In this analysis we'll be directly detecting a combination of (1) the transformation-specific biases of DNA uptake and translocation and (2) the non-specific biases of cytoplasmic nucleases, the RecA (Rec-1) strand annealing machinery, and mismatch repair. We'll be able to subtract the former from the latter, using information we'll get from the uptake and translocation parts of the NIH proposal (these are not in the Genome BC proposal).
RecA and its homologs provide the primary mechanism of homologous recombination in all cellular organisms. This recombination generates most of the new variation that's the raw material for natural selection (acting on mutations - the ultimate source of variation). Recombination is also a very important form of DNA repair; bacterial mutants lacking RecA are about 1000-fold more sensitive to UV radiation and other DNA-damaging agents.

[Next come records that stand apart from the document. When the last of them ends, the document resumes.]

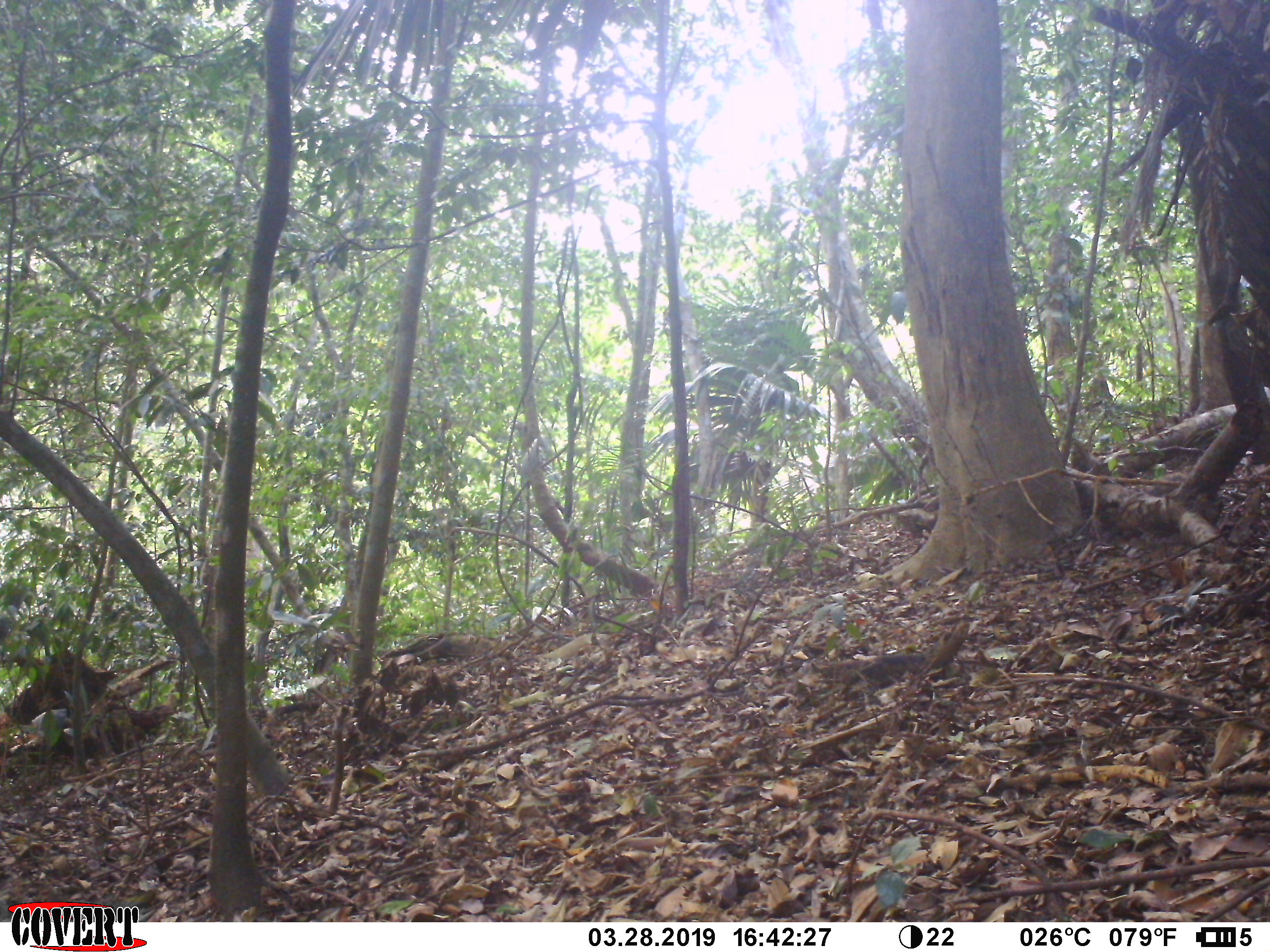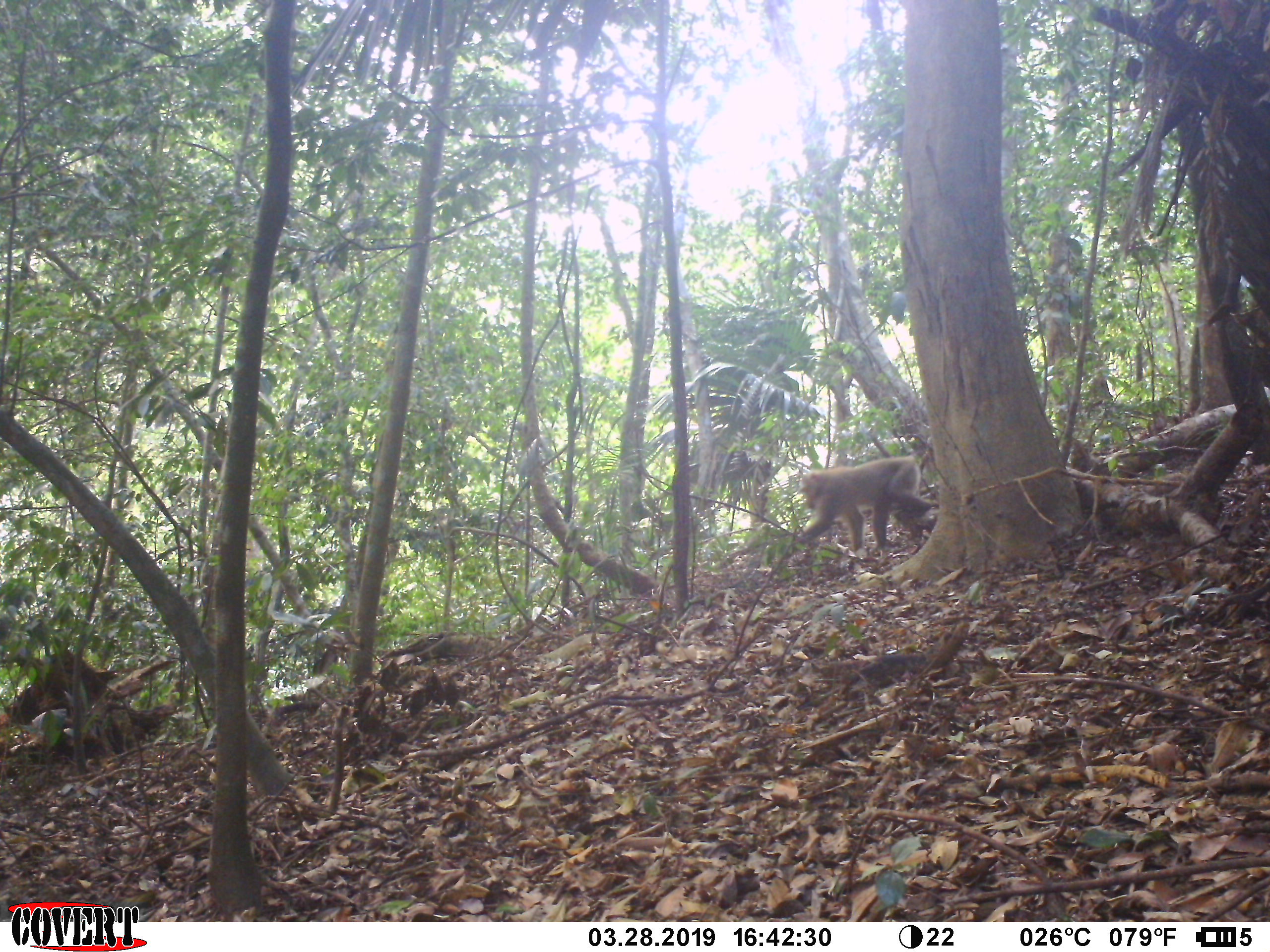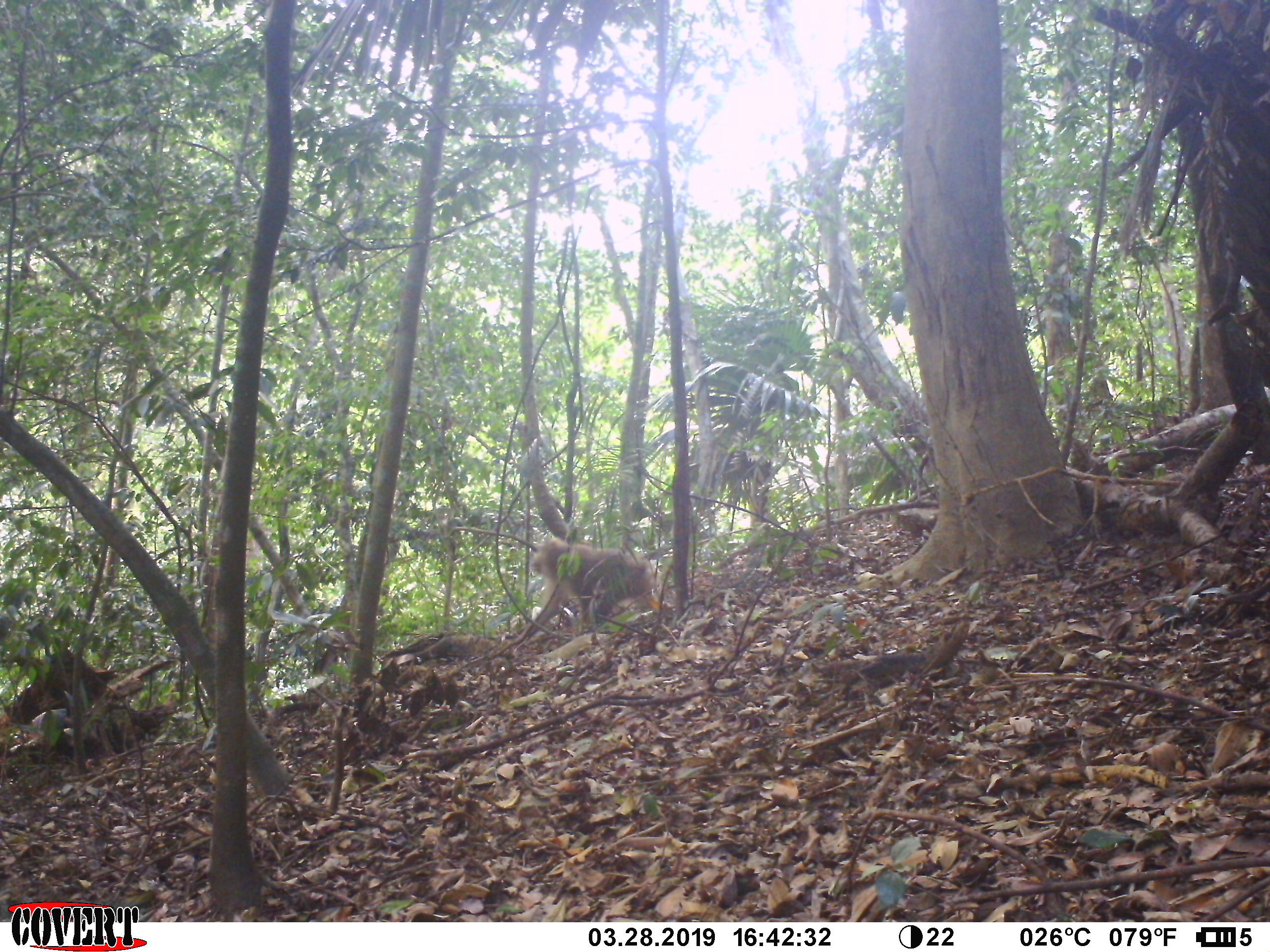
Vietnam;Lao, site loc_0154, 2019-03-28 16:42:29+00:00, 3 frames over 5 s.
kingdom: Animalia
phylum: Chordata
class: Mammalia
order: Primates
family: Cercopithecidae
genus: Macaca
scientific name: Macaca nemestrina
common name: pig-tailed macaque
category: pig tailed macaque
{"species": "pig tailed macaque (pig-tailed macaque) (Macaca nemestrina)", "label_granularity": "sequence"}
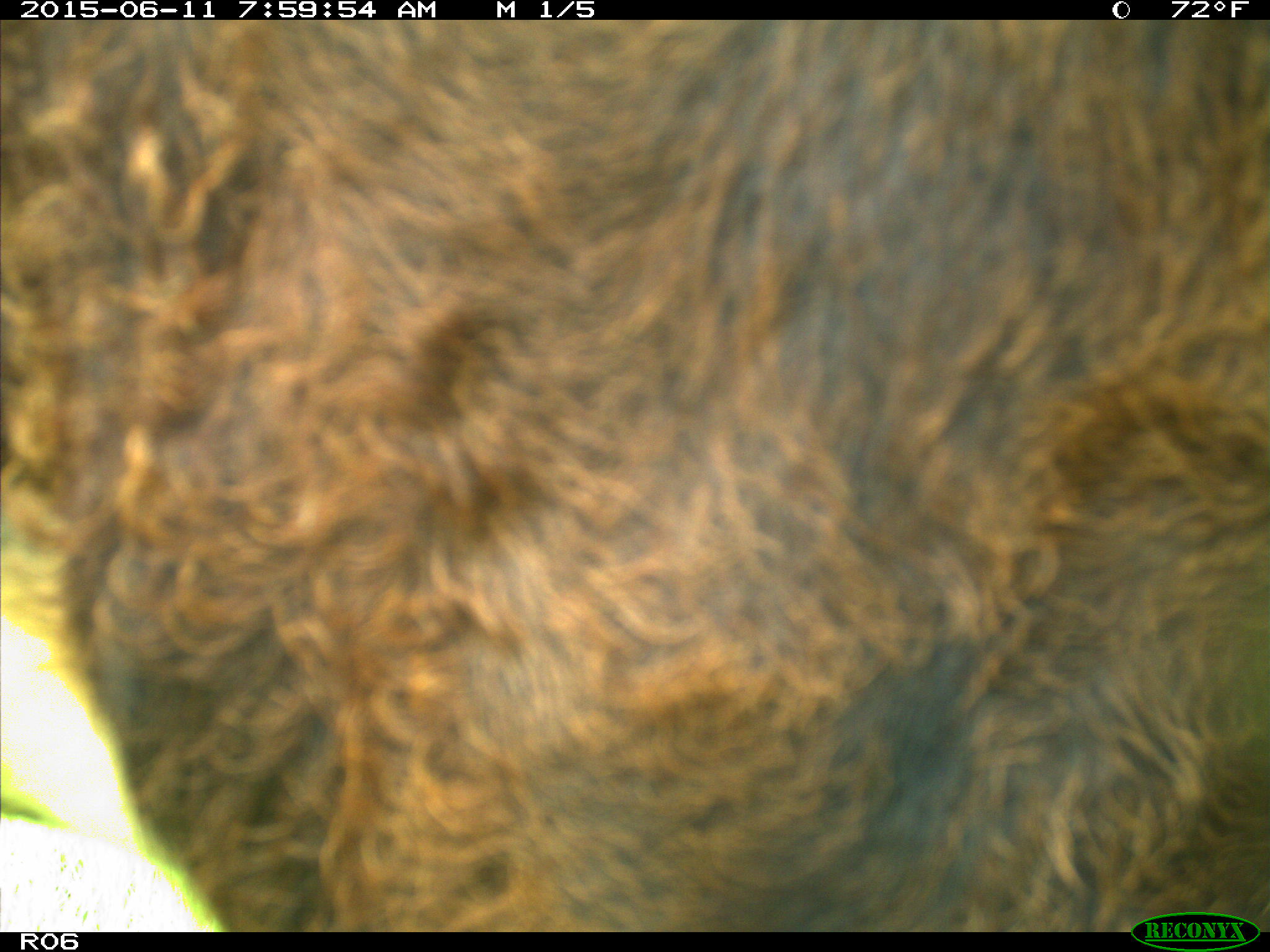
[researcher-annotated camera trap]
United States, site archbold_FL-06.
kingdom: Animalia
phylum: Chordata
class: Mammalia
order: Artiodactyla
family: Bovidae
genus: Bos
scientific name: Bos taurus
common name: domestic cow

We know almost nothing about the sequence biases of RecA-mediated recombination. Such biases are likely to exist (all proteins that interact with DNA have sequence biases), and they are likely to have very significant long term consequences for genome evolution. The better-characterized biases of DNA repair processes are known to have had big effects on genomes; for example, the dramatic differences in base composition between different species are now though to be almost entirely due to the cumulative effects of minor mutational biases compounded over billions of years of evolution.
RecA promotes recombination by first binding to single-stranded DNA, coating the strand with protein. I don't know whether the DNA is entirely buried within the protein-DNA filament, or whether the RecA molecules leave the DNA partly exposed. (Better find out!) The filament is then able to 'invade' double stranded DNA, separating the strands (?) and moving until it finds a position where the DNA in the filament can form base pairs with one of the strands.
(Break while I quickly read a book chapter about this by Chantal Prevost.)
OK, the ssDNA has its backbone coated with RecA, but its bases are exposed to the aqueous environment and free to interact with external ('incoming') dsDNA. The dsDNA is stretched by its interactions with the RecA-ssDNA filament (by about 40% of its B-form length); this may also open its base pairs for interaction with the based of the ssDNA. But the pairs might not open, and the exposed bases of the ssDNA would instead interact with the sides of the base pairs via the major or minor groove in the double helix. A hybrid model (favoured by Prevost) has the exposed bases pairing with separated As and Ts of the dsDNA, but recognizing the still-intact G-C base pairs from one side. Prevost favours a model in which base pairing interactions between the stretched dsDNA and the ssDNA then form a triple helix (the stretching opens up the double helix, making room for the third strand), which is then converted to a conventional triple helix before the products separate.
With respect to our goal of characterizing the sequence bias over the whole genome, she says:
"Taken together, the available information on sequence recognition does not allow one to ratio the sequence effects on strand exchange or to extract predictive rules for recognition."So there's need for our analysis.